Wednesday, December 13, 2017

Letter to a Brother, Marriage: Page 4

Pygmalion

While there are various ancient versions of the Pygmalion myth, the core story centers around a sculptor named Pygmalion who falls in love with with a female statue he carves.  Some of us may be more familiar with the story through George Bernard Shaw’s book (and later play), Pygmalion, or through the musical adaptation, My Fair Lady.

Consider the storyline, a sculptor creates a female statue, an image - he crafts the image and then he falls in love with the image. He superimposes his “ideal woman” on the image, attributing to the image inner characteristics, emotions, and intellect that he, the image-maker, wants the statue to have. Then the image comes to life...but what then? Will the living person continue to conform to the sculptor’s image, or will she become her own person? There are many possibilities.

In Shaw’s original book Eliza walks away from Henry Higgins. This caused a stir among readers and play producers - they did not want a bittersweet ending; they did not want an unresolved ending. In the musical Eliza returns, but is this really satisfactory? How can Eliza be her own person if she remains with Henry Higgins, if Henry Higgins has not changed? This is simply no way to live...or to love.

And yet, married couples often insist on playing the Pygmalion game, with the husband trying to change the wife and the wife trying to change the husband. When we try to make others into our own image we have a recipe for conflict, whether open conflict or suppressed conflict; but I think more importantly, when we attempt to make others into our image of who and what they should be we try to play God. It is bad enough when this occurs within extended families or in friendships; it is particularly toxic when it happens in a marriage.

Oh the games we play when we take our hammer and chisel and insist that others think and act like we want them to. We play emotional blackmail. We toss the guilt card on the table. We use reward and punishment. We indulge in self-pity. We get angry and then blame it on the other spouse - “You made me angry, I didn’t want to be angry!”.

I have listened to more than one spouse tell me how he (or she) is acting a certain way to get his (or her) spouse to do a certain thing without disclosing the motives behind the actions, the true hidden agenda.

When spouses play games of manipulation, when they attempt to mold the other spouse into another person, they fail to honor the Creator - God who created and formed that spouse. Psalm 139 provides us with an intimate picture of how our Creator has formed each one of us, and of how intimately He knows and cares for each of us. When one spouse tries to make his or her spouse into his or her image it is as if he or she is saying, “God, I can do better than you can.”

When we fall into the trap of trying to recreate others it often indicates that we don’t appreciate how God has made us and that we don’t really know ourselves - it often means that we are unsure of ourselves and insecure, and therefore we try to control others. Secure people can give others their freedom. When we begin to realize how deeply God loves and cares for us, then we can trust His creation in others and give them room to grow and to discover the love that God has for them - then we can learn to encourage them...not to conform to how we think they should be, but to discover an intimate relationship with God so that they can learn how God wants them to be.

Manipulation short-circuits honesty and communication. When we pull relational strings we don’t communicate honestly, the more we hide behind games the more difficult it is to escape the facade, the harder it is to actually talk and to listen and to understand each other. If I am trying to superimpose what I think you should be on you I am not likely to be interested in how you think or feel or what needs and desires you have.

Husbands and wives are not to be “projects” - and when they make each other “projects” there is conflict (open or hidden), frustration, less communication, and dwindling honesty. The Christian husband or wife who insists on making his or her spouse a project not only dishonors his or her spouse, but dishonors God by rejecting the work of God in the other spouse.

This is not to say that we are perfect, we are not; our alienation from God has marred His image within us.
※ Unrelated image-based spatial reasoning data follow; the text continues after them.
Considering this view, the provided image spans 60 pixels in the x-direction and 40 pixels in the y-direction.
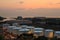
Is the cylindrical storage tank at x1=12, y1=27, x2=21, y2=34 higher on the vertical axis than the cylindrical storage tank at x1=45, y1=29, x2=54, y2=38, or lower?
higher

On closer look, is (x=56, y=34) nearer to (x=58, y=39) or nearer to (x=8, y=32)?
(x=58, y=39)

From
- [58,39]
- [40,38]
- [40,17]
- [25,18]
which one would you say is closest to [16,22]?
[25,18]

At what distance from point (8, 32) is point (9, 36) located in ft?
0.24

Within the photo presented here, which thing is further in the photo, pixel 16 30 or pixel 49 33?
pixel 16 30

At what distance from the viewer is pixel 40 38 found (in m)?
1.71

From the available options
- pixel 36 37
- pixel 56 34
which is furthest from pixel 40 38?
pixel 56 34

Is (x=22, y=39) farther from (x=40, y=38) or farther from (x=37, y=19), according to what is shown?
(x=37, y=19)

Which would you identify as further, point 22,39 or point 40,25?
point 40,25

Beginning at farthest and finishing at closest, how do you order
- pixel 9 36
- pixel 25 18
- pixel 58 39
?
pixel 25 18
pixel 9 36
pixel 58 39

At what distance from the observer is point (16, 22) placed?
1990mm

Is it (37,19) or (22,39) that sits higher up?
(37,19)

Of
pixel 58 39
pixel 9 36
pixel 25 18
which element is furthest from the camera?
pixel 25 18

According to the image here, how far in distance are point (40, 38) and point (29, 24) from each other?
290 millimetres

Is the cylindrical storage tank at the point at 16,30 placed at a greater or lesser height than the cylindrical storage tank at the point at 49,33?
Answer: greater
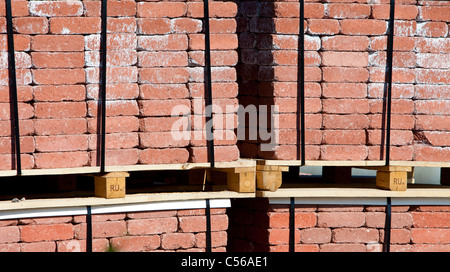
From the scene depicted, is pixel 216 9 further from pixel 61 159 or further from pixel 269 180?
pixel 61 159

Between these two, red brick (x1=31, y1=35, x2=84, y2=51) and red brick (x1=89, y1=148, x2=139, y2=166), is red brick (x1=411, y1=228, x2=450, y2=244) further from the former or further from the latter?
red brick (x1=31, y1=35, x2=84, y2=51)

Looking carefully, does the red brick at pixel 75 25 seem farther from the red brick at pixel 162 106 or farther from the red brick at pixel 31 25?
the red brick at pixel 162 106

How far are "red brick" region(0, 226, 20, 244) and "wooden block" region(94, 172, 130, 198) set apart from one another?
61 centimetres

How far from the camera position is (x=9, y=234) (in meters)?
4.47

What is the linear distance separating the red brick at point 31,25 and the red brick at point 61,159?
2.59 feet

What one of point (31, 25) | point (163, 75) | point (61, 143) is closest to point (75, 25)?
point (31, 25)

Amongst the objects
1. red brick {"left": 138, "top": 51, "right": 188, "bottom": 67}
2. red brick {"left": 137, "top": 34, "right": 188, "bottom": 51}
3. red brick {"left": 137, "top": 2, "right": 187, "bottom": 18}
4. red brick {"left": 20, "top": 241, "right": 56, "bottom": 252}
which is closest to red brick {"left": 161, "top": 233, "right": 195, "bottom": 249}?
red brick {"left": 20, "top": 241, "right": 56, "bottom": 252}

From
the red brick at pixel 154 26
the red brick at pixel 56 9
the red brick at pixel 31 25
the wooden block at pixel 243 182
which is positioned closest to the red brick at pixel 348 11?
the red brick at pixel 154 26

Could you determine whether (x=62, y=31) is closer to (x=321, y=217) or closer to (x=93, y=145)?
(x=93, y=145)

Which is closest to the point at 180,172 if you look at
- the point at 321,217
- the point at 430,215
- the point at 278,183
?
the point at 278,183

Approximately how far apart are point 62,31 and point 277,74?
149 centimetres

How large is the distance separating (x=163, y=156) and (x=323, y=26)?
4.74 feet

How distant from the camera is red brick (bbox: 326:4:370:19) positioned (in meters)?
4.91

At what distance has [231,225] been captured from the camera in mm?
5406
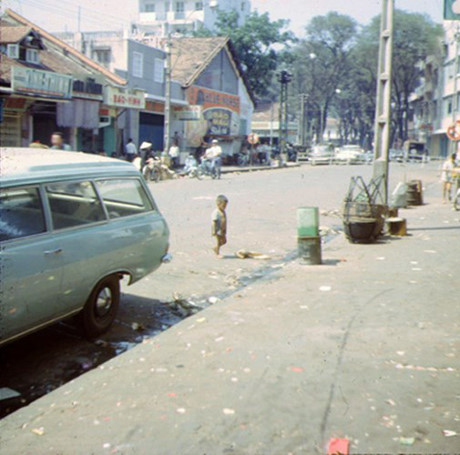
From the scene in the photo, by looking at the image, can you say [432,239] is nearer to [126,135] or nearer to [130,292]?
[130,292]

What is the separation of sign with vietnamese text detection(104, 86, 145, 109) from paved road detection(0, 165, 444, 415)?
485 inches

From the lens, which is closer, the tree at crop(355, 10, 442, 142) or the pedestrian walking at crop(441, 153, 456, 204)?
the pedestrian walking at crop(441, 153, 456, 204)

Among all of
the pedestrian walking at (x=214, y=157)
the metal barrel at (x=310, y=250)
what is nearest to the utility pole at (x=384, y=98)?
the metal barrel at (x=310, y=250)

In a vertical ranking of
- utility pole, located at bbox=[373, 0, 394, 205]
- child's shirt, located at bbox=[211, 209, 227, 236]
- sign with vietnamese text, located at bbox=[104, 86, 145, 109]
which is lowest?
child's shirt, located at bbox=[211, 209, 227, 236]

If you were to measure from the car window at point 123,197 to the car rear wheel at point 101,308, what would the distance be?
2.10ft

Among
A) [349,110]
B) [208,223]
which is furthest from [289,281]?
[349,110]

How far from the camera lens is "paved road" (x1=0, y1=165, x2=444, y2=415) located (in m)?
5.25

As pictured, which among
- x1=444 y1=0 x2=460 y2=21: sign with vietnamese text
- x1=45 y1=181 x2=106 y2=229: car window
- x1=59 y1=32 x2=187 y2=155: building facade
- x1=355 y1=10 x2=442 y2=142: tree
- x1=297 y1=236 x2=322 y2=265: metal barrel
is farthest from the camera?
x1=355 y1=10 x2=442 y2=142: tree

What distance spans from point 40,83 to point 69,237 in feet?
68.6

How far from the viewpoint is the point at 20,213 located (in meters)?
4.91

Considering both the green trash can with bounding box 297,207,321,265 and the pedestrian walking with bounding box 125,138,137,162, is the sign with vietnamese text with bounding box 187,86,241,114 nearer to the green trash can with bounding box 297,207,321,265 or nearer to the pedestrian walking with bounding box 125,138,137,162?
the pedestrian walking with bounding box 125,138,137,162

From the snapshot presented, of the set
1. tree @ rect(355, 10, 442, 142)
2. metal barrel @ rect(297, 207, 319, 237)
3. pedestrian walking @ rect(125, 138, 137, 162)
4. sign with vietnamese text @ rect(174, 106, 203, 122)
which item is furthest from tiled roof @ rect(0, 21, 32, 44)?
tree @ rect(355, 10, 442, 142)

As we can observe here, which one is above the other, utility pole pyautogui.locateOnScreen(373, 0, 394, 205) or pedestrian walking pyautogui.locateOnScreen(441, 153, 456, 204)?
utility pole pyautogui.locateOnScreen(373, 0, 394, 205)

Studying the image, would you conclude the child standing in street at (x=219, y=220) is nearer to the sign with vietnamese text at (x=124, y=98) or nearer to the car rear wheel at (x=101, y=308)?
the car rear wheel at (x=101, y=308)
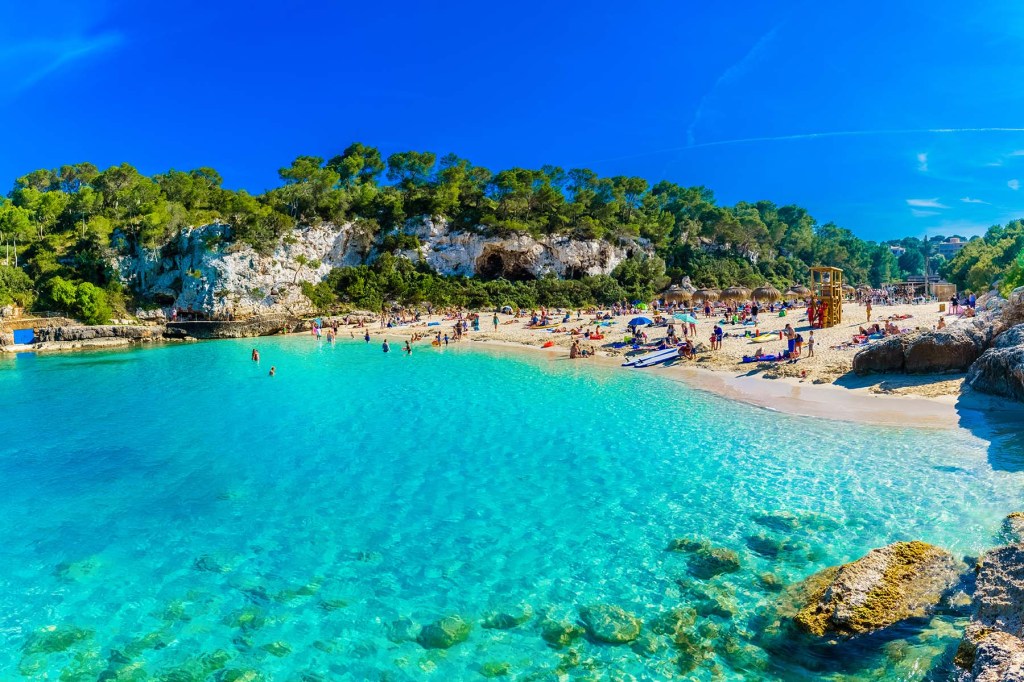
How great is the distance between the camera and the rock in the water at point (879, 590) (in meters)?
6.23

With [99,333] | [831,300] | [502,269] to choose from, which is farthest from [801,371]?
[99,333]

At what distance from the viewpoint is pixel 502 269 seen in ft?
212

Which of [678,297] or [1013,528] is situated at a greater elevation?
[678,297]

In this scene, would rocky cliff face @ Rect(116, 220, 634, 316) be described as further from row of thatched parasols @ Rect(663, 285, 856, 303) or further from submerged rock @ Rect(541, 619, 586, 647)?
submerged rock @ Rect(541, 619, 586, 647)

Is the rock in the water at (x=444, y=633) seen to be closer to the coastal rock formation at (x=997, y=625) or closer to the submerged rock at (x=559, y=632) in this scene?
the submerged rock at (x=559, y=632)

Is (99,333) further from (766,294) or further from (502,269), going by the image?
(766,294)

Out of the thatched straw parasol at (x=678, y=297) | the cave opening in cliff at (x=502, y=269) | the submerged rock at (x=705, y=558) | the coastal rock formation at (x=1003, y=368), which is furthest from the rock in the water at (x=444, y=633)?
the cave opening in cliff at (x=502, y=269)

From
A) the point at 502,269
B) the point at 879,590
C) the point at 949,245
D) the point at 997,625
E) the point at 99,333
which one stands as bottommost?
the point at 879,590

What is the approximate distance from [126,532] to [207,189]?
64.5 metres

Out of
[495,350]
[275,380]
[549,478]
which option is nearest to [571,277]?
[495,350]

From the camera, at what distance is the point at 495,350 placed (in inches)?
1407

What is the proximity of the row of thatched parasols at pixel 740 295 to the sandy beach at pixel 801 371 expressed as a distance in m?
8.54

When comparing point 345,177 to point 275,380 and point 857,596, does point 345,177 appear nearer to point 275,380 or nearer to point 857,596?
point 275,380

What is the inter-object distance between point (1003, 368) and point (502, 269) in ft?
173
The Good News is that when we come into a relationship with Jesus Christ that a process of restoration beings in which the Holy Spirit draws us deeper and deeper into friendship with God and into His image...including the particular way and fashion that He molded each of us (again, see Psalm 139).
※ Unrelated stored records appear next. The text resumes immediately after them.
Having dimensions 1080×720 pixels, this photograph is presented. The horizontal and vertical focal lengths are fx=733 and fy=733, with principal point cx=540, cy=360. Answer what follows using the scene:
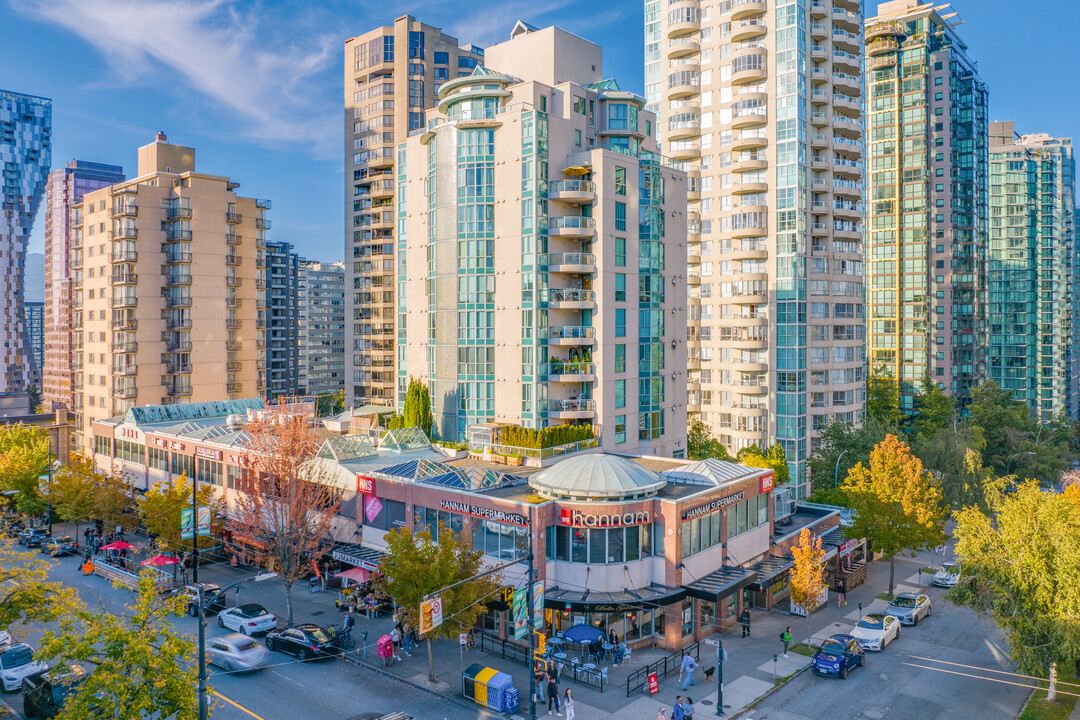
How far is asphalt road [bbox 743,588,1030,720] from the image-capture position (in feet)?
107

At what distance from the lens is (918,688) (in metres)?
35.2

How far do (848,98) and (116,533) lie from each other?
87.8 m

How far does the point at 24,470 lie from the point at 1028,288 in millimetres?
151542

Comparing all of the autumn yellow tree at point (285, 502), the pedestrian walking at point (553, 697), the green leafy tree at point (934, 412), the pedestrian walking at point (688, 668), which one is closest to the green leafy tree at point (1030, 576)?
the pedestrian walking at point (688, 668)

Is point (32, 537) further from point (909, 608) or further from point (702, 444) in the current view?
point (909, 608)

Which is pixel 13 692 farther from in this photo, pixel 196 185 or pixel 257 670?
pixel 196 185

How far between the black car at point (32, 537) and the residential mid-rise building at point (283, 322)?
7788cm

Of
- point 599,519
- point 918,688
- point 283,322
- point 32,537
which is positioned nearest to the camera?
point 918,688

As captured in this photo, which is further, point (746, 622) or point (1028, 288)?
point (1028, 288)

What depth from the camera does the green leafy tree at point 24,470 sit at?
6319cm

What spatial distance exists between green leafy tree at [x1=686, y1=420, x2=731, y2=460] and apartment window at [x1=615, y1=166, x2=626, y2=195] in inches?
1079

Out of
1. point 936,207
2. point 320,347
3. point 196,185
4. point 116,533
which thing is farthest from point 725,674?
point 320,347

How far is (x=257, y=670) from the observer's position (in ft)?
118

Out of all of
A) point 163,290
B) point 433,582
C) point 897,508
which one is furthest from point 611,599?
point 163,290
If husbands and wives are “heirs together of the grace of life” then they are equal and joint recipients of His grace and, by His grace, they learn to encourage each other in discovering who God made them to be - as a man, as a woman, and as a husband and wife who have become one flesh in Christ.

An ongoing Pygmalion project cannot end happily, the sooner it stops the better. The most tragic Pygmalion project is one in which the will of one spouse triumphs over the other - this is a desecration of the image of God in the marriage.
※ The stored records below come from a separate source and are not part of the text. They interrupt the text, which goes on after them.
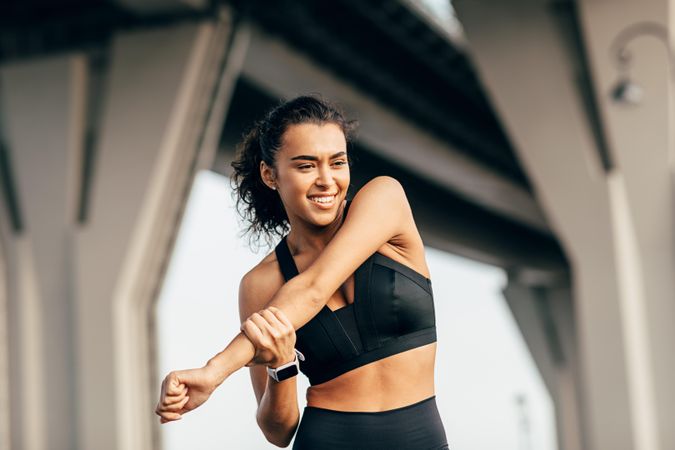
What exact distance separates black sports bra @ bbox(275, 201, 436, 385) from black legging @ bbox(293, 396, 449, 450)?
0.15 meters

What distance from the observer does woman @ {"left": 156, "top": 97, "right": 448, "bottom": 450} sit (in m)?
3.68

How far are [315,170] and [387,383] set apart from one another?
0.66 metres

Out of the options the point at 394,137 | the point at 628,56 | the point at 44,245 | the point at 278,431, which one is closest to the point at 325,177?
the point at 278,431

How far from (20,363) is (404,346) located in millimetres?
20744

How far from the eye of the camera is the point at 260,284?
3.95 meters

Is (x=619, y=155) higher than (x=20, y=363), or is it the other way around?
(x=619, y=155)

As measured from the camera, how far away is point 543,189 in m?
22.1

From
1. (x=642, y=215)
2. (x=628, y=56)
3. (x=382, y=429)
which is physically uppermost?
(x=628, y=56)

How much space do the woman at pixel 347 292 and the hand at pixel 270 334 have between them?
0.79 ft

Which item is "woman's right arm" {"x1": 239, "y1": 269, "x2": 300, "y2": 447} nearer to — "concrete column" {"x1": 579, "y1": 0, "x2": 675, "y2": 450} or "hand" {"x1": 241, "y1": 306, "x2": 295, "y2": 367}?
"hand" {"x1": 241, "y1": 306, "x2": 295, "y2": 367}

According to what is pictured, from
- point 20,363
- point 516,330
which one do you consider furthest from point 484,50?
point 516,330

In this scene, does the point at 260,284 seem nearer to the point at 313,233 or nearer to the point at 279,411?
the point at 313,233

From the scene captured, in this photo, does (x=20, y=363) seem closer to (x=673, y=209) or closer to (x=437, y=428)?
(x=673, y=209)

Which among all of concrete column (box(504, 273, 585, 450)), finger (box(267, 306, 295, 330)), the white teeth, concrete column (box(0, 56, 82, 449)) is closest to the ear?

And what of the children in Pygmalion marriages? What do they see? Will they model their parents? Will they seek spouses with the same patterns? Will they insist that their future spouse acquiesce in a Pygmalion project?

If you are involved in trying to change your spouse into your image, if you are engaged in a Pygmalion project - take your hammer and chisel outside, dig a deep hole, and bury them. Better yet, throw them into the ocean. Let Christ be the Lord of your marriage, let Him transform both you and your spouse into His image - learn who you both are in Him...with all your similarities and your differences - and rejoice in them both. You may just be surprised at what you’ll discover about yourself...and about your spouse.